De apostelen hebben ervaringen gehad met Jezus, die mensen na hen niet meer op dezelfde wijze hebben gehad. “Gelukkig jullie ogen omdat ze zien en jullie oren omdat ze horen” (Mt. 13,16). Ze hebben met hem geleefd. Ze zijn vanuit Galilea met Jezus opgetrokken naar Jeruzalem. Ze geraakten daar in de war wanneer hij daar werd aangehouden en stierf op Golgota. Enkelen onder hen sloegen op de vlucht en sloten zich af uit angst.

Gestorven en begraven

Elke evangelist vermeldt dat Jezus in een individueel graf werd gelegd. Er lag er een steen voor het graf, zelfs een heel zware, zegt Mattheus.

Een graf, een zerk, een koperen plaat op een columbarium, het zijn van die laatste herinneringen aan een mens. In de ogen van mensen ben je dood wanneer niemand zich jou nog herinnert. Zo helemaal gerust kan een mens toch niet zijn met de uitspraak: « Après la mort, il n’y a rien. C’est cela qui me rend serein. » Een christelijke perspectief is anders door het geloof in de God van Abraham, van Isaak en Jakob. Hij is een God van levenden en niet van doden.

Al vlug waren er geruchten in de stad dat het graf van Jezus leeg zou zijn en dat zijn leerlingen zijn lichaam zouden gestolen hebben (Mt. 28, 11-15). Maar zijn leerlingen zelf hadden moeite om de vrouwen te geloven, die met de boodschap kwamen dat Jezus was verrezen.

Opgestaan uit de dood

De evangelisten verkondigen uiteindelijk alle vier de verrijzenis van Jezus. Zij verschillen weliswaar in de weergave hoe de verschijningen van Jezus zijn verlopen. Johannes en Mattheus hebben naast verhalen over verschijningen in Jeruzalem eveneens verschijningsverhalen in Galilea. Lucas concentreert alles op Jeruzalem. Ze geven aan dat de Jezus op een nieuwe wijze in de kring van zijn gemeenschap is gekomen. Lucas geeft een periode van veertig dagen. Het gaat over Jezus die ze hebben gekend, die gestorven is en die de wonden in zijn lichaam draagt. Hij is geen schim.

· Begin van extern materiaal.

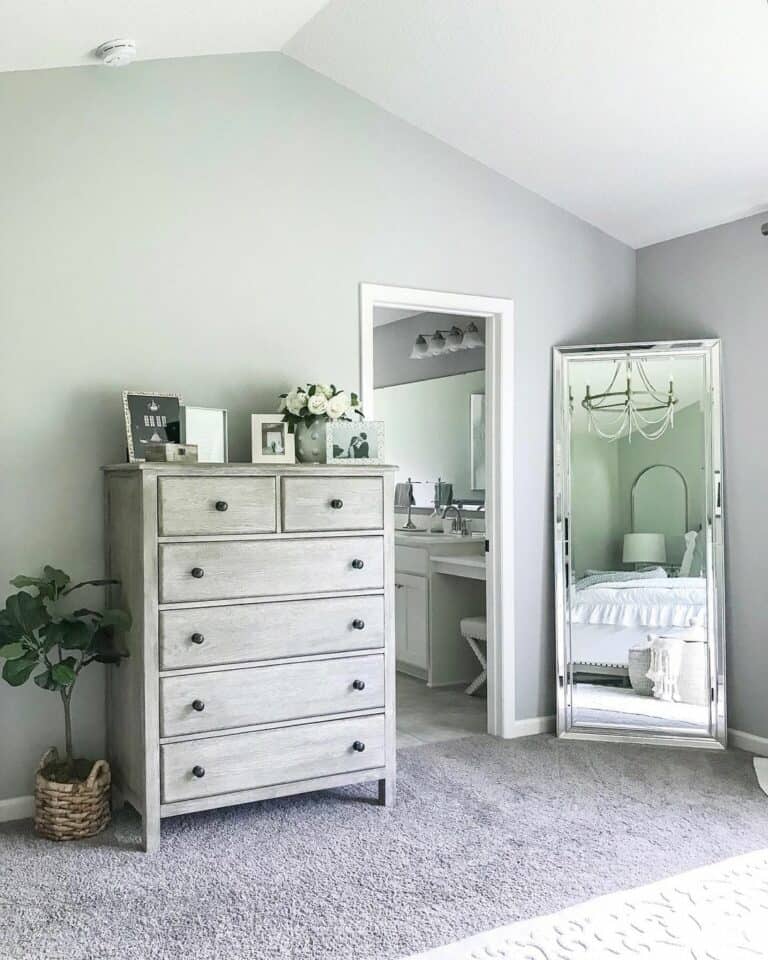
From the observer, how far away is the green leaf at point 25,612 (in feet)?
9.95

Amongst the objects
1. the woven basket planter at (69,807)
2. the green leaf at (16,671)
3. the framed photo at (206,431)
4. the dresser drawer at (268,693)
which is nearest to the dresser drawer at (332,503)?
the framed photo at (206,431)

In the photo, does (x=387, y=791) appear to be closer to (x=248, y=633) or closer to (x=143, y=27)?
(x=248, y=633)

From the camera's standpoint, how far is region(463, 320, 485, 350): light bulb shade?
19.3ft

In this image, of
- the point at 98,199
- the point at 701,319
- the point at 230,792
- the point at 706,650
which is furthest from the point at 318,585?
the point at 701,319

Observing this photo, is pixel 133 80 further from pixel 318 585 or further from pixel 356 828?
pixel 356 828

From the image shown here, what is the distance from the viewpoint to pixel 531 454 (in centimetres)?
444

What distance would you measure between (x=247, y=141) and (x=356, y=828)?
2.70 metres

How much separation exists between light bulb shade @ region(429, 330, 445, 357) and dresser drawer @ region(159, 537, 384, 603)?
114 inches

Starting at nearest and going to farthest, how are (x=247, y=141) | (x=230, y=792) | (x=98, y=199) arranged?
(x=230, y=792) < (x=98, y=199) < (x=247, y=141)

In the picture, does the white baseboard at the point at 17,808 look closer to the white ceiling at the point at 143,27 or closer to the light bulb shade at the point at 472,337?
the white ceiling at the point at 143,27

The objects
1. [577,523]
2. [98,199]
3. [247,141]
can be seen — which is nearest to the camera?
[98,199]

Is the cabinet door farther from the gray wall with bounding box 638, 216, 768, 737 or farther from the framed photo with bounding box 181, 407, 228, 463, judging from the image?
the framed photo with bounding box 181, 407, 228, 463

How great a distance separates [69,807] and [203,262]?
2.08 meters

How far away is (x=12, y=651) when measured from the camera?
296 centimetres
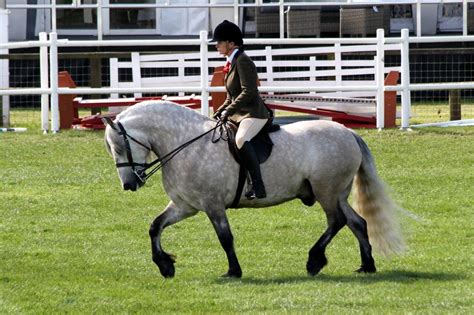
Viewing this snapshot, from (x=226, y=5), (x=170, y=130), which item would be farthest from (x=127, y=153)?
(x=226, y=5)

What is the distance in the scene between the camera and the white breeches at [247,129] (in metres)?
11.6

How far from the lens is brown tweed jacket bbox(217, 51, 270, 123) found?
11.6 m

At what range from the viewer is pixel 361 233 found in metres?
11.9

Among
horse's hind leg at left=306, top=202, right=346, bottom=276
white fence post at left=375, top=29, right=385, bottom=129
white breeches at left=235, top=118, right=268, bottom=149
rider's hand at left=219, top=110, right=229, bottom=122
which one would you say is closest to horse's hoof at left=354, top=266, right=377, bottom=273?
horse's hind leg at left=306, top=202, right=346, bottom=276

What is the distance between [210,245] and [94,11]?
1841 cm

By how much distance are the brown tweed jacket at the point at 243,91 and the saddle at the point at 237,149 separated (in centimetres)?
9

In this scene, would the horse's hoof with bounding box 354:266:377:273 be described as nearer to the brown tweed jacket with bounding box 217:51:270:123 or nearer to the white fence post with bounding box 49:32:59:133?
the brown tweed jacket with bounding box 217:51:270:123

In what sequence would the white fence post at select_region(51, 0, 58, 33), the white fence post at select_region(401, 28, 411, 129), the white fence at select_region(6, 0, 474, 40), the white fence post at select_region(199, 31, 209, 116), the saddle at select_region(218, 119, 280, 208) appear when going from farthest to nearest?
1. the white fence at select_region(6, 0, 474, 40)
2. the white fence post at select_region(51, 0, 58, 33)
3. the white fence post at select_region(401, 28, 411, 129)
4. the white fence post at select_region(199, 31, 209, 116)
5. the saddle at select_region(218, 119, 280, 208)

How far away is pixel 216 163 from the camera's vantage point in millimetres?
11695

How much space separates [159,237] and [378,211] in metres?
1.91

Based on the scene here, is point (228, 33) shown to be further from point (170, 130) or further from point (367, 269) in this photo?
point (367, 269)

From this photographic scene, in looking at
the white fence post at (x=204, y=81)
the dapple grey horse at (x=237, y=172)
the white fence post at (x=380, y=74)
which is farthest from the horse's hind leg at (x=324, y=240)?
the white fence post at (x=380, y=74)

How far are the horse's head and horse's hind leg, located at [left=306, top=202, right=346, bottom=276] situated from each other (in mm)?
1516

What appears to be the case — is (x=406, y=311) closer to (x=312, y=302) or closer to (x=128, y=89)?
(x=312, y=302)
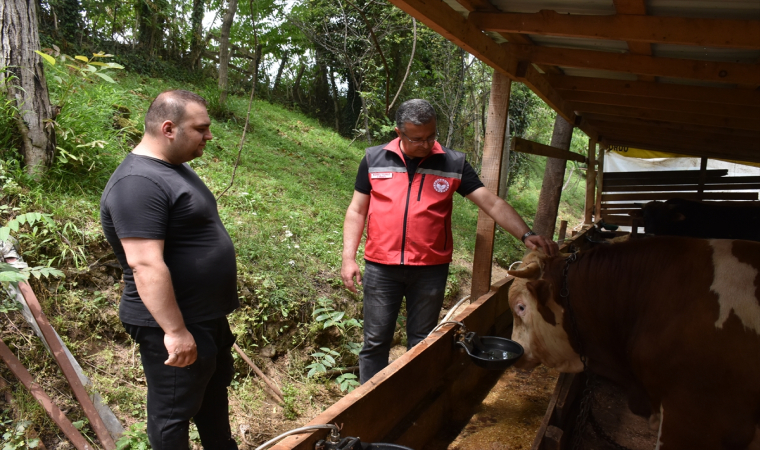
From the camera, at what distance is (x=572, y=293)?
2555mm

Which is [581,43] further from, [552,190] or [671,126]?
[552,190]

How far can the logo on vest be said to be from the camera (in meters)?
2.88

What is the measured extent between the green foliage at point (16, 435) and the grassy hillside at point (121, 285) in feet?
0.08

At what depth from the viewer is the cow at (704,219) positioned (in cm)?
534

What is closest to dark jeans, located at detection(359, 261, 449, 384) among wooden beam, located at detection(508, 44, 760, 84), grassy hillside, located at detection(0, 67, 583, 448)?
grassy hillside, located at detection(0, 67, 583, 448)

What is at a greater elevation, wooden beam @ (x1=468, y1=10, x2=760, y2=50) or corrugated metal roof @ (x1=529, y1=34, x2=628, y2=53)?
corrugated metal roof @ (x1=529, y1=34, x2=628, y2=53)

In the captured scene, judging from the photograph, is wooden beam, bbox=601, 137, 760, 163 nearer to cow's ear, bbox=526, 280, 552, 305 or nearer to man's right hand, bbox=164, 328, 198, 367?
cow's ear, bbox=526, 280, 552, 305

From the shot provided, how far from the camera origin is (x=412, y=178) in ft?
9.52

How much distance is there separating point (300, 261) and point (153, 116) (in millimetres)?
3289

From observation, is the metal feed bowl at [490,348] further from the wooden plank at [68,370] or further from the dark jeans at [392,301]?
the wooden plank at [68,370]

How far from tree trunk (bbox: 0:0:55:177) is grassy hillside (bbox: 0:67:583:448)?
0.17 metres

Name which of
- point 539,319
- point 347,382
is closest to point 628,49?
point 539,319

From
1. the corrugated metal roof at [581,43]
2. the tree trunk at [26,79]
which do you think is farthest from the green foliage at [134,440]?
the corrugated metal roof at [581,43]

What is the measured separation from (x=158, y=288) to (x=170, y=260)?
22 cm
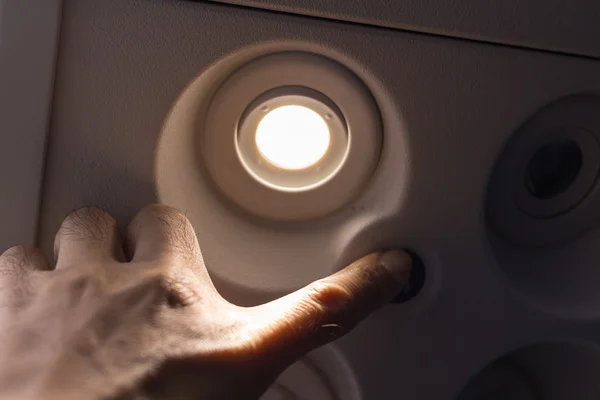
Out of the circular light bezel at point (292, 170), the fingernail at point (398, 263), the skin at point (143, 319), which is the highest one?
the circular light bezel at point (292, 170)

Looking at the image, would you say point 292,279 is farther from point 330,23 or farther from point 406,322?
point 330,23

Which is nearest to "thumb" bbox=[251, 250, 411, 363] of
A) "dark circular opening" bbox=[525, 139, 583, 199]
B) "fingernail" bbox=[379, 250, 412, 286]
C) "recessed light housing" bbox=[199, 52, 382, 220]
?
"fingernail" bbox=[379, 250, 412, 286]

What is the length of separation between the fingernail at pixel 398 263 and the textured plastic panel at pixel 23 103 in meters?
0.39

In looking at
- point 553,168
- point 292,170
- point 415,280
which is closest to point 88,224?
point 292,170

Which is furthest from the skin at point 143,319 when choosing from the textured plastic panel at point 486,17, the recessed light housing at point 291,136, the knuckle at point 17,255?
the textured plastic panel at point 486,17

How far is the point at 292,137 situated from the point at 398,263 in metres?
0.21

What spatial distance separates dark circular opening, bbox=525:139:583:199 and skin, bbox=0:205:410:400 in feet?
0.96

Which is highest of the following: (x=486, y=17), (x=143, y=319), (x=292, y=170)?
(x=486, y=17)

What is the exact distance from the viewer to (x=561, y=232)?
2.71ft

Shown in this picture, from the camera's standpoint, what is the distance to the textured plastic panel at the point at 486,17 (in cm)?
61

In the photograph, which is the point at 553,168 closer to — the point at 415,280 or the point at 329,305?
the point at 415,280

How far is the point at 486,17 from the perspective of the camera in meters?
0.63

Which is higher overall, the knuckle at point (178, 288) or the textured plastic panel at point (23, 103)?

Opvallend is de eerder bescheiden wijze waarop Jezus komt. Hij is als een voorbijganger die zich in het gesprek mengt met twee mensen, een koppel op de weg van Jeruzalem naar Emmaüs. Voor Maria Magdalena is hij de tuinman in de hof van Pasen die ze aanspreekt. Hij staat als een man bij een vuurtje aan de oever van het meer, waar hij zorgt voor gebraden vis.

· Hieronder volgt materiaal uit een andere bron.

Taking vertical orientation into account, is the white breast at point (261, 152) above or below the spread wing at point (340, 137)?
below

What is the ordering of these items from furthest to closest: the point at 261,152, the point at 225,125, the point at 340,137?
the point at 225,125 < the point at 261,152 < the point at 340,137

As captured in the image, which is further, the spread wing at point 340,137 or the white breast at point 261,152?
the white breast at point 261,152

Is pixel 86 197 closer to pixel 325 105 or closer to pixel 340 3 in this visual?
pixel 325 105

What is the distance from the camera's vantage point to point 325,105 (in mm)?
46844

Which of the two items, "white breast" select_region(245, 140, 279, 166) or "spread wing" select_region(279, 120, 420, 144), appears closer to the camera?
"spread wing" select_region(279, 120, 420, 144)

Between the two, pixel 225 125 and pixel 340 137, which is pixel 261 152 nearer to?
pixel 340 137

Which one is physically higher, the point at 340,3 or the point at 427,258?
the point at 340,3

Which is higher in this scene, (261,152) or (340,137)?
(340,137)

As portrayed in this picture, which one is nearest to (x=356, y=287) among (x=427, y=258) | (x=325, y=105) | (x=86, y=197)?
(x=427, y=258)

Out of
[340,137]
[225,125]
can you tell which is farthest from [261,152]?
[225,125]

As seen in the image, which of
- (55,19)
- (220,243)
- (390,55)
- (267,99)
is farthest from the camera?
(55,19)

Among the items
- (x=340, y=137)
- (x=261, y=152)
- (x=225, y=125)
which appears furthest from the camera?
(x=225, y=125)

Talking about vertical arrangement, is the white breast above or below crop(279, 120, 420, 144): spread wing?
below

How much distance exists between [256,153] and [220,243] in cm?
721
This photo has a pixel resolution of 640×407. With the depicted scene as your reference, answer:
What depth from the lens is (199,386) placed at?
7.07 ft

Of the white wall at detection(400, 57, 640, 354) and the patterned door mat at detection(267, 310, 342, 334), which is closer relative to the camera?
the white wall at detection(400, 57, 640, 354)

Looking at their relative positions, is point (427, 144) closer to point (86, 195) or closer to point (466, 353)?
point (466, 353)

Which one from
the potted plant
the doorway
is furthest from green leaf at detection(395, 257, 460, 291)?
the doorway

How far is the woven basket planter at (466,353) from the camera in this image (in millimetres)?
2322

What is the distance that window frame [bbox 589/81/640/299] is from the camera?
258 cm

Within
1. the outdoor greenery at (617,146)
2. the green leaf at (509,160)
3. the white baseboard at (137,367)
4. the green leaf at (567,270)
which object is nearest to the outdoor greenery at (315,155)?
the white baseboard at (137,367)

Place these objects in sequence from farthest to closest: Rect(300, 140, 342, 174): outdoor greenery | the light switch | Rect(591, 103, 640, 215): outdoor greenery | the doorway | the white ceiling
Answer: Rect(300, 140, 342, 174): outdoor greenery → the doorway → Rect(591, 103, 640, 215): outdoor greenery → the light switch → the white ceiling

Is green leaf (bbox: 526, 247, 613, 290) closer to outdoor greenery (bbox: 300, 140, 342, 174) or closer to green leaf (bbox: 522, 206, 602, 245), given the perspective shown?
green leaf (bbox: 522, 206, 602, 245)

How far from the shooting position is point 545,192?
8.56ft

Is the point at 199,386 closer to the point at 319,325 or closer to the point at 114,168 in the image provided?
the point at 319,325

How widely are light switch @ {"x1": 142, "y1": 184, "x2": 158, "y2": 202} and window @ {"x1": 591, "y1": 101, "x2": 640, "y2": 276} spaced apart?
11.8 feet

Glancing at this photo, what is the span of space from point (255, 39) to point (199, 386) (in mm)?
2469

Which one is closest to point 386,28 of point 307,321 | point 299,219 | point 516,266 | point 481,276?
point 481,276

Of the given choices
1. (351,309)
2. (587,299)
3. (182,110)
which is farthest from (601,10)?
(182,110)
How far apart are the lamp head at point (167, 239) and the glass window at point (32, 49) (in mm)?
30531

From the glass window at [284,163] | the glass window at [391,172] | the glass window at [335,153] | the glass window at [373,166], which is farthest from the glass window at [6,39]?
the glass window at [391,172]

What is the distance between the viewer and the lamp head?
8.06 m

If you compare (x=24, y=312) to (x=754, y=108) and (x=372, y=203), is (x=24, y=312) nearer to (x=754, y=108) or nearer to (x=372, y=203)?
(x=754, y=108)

Het duurt een tijdje eer de leerlingen beseffen dat het Jezus is. Hun frank - of zeggen we nu hun eurocent - was laat gevallen. Wanneer hij verschijnt zijn er enkele twijfelaars.

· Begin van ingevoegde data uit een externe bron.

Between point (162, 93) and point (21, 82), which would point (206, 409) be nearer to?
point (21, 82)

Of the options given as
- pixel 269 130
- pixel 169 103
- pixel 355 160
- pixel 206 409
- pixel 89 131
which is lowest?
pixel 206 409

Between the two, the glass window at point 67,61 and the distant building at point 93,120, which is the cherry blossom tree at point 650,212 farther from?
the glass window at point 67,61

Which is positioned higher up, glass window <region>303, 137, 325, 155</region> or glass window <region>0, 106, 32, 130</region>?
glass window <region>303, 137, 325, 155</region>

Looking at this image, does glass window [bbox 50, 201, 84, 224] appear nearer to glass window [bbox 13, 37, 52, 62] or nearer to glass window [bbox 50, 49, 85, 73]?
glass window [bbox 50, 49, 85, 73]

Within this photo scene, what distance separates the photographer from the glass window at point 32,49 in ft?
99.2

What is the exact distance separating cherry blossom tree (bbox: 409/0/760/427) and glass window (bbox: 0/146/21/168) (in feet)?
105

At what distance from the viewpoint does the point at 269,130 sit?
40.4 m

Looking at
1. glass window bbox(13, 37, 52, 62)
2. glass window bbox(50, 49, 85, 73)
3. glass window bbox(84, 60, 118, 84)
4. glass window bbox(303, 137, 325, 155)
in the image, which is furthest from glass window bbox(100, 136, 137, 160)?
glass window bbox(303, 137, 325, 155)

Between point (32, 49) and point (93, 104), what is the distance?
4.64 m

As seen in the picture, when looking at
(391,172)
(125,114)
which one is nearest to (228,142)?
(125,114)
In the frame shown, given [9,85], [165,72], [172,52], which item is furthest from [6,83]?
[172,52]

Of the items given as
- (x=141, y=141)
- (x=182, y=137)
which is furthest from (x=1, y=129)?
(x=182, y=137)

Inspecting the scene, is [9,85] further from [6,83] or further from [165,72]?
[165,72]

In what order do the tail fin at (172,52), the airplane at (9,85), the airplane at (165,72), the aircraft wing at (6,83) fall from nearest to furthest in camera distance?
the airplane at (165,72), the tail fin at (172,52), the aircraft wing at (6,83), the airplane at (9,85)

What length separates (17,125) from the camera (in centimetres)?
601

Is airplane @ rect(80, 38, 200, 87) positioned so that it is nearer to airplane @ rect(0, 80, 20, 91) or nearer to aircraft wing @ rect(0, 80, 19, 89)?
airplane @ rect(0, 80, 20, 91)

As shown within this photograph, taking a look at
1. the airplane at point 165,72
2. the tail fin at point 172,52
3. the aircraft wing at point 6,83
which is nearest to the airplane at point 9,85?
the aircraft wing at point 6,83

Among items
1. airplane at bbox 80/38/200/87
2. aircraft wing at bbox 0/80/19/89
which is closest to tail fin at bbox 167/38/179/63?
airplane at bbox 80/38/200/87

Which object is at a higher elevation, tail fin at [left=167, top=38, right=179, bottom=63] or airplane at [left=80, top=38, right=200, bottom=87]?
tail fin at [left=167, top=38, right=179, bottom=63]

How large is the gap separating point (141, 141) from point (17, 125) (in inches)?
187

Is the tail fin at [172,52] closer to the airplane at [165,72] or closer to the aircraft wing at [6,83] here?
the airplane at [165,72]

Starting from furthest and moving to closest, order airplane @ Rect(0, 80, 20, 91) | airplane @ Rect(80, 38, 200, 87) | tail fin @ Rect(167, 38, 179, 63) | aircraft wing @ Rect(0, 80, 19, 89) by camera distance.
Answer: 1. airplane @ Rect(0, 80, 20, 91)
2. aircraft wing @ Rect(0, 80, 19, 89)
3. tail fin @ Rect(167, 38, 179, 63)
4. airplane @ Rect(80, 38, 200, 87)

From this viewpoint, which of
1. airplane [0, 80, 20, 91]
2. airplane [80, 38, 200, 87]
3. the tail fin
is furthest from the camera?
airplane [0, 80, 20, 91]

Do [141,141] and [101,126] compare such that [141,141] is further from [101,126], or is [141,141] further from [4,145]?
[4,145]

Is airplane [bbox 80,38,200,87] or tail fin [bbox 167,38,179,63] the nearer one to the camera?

Lucas heeft dan deze eigenaardige uitdrukking dat ze het van vreugde en verbazing niet konden geloven. Het leek hen bijna te schoon om waar te zijn.

Tijdens een maaltijd

In Emmaus zat Jezus met de twee Emmaüsgangers aan tafel, waar hij het brood brak. In Galilea zorgt hij aan het meer voor geroosterde vis en in Jeruzalem at hij het stuk vis op dat zij hem aanreikten. Het zal voor de leerlingen een herinnering geweest zijn aan de maaltijden die ze samen met Jezus hadden gehad toen Jezus onder hen was en aan de vele gelijkenissen waarin hij het koninkrijk Gods vergeleek met een feestmaaltijd.

In de kapel van Caritas/Melle staat voor het altaar een schilderij als antipendium. Het is geschilderd door een Poolse dame, die haar inspiratie zocht in taferelen van het Avondmaal in de grotkerken van Cappadocië. Op de schotel, die midden op de tafel staat, ligt geen paaslam, maar een geroosterde vis.

Een nieuw begin

De paasdag is niet het einde van de boodschap van Jezus. Deze krijgt van af die dag een nieuwe start. Lucas geeft daarvan het beste bewijs want hij schreef zijn evangelie dat eindigt in Jeruzalem met de Paasdag en de Hemelvaart. Hij is tevens de auteur van een tweede boek, dat er op aansluit, de Handelingen van de Apostelen. Op deze derde paaszondag lezen we uit beide boeken.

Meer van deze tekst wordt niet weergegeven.